#### Given instruction 1
Repeat the Amistad account between "But on July" and "the American coast.", inclusive.

#### Page text
⁂
Earlier in the year the West Africans had been taken captive by fellow Africans and forced to make the trek to the infamous Slave citadel Lomboko, on the West African coast. They were compelled to board the Slave ship Tecora to take the nightmarish Middle Passage to Cuba, a Spanish Colony.
In Cuba, knowing it was illegal, slave traders Ruiz and Montez purchased the fifty-four surviving captive Africans. (Illegal since 1820, selling Africans continued because Spanish authorities received ten dollars for each person sold into slavery.) Ruiz and Montez forced the group to board la Amistad, at the Havana Port. From there they were to be transported to another Cuban port to become Slaves on a plantation.
But on July 2, 1839 the Captives, led by Joseph Cinque* (a kidnapped rice farmer of the Mende people), escaped their shackles, killed the Captain and the cook, and seized control of la Amistad. The freed Africans pressured Ruiz and Montez to sail the schooner to Africa, which the slave traders did during the day. But at night they guided the two-masted vessel towards the American coast.
In late August 1839 the Amistad arrived on the east side of Long Island, New York. The ship was captured. Those on board were taken captive to Connecticut because that state had not yet freed Slaves.
⁂
#### Records for this exercise

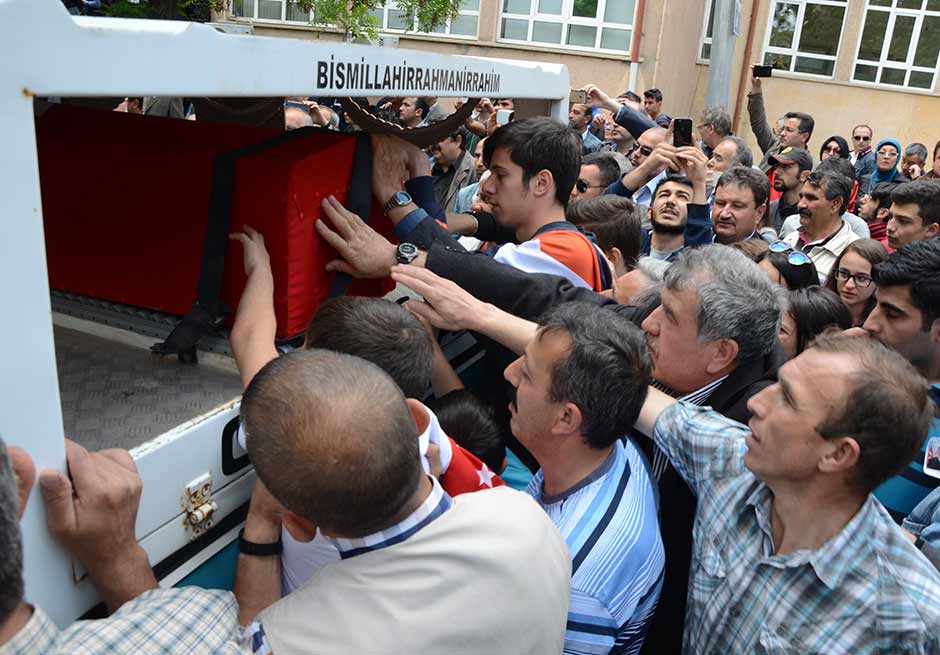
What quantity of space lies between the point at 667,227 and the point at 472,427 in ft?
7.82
⁂
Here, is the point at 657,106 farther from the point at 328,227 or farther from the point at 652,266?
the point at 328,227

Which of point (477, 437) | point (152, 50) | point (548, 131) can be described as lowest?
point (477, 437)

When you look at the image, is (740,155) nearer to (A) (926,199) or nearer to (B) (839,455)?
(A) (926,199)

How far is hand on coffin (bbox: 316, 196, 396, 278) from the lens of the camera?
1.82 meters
⁂
#### Given instruction 2
Switch "image" to "scene" in the listing between the lines holding "Which of point" and "1.82 meters", inclusive. Return only those lines, with nothing else changed.

#### Full answer 1
But on July 2, 1839 the Captives, led by Joseph Cinque* (a kidnapped rice farmer of the Mende people), escaped their shackles, killed the Captain and the cook, and seized control of la Amistad. The freed Africans pressured Ruiz and Montez to sail the schooner to Africa, which the slave traders did during the day. But at night they guided the two-masted vessel towards the American coast.

#### Full answer 2
Which of point (477, 437) | point (152, 50) | point (548, 131) can be described as lowest?
point (477, 437)

When you look at the scene, is (740,155) nearer to (A) (926,199) or nearer to (B) (839,455)?
(A) (926,199)

How far is hand on coffin (bbox: 316, 196, 396, 278) from the lens of the camera?
1.82 meters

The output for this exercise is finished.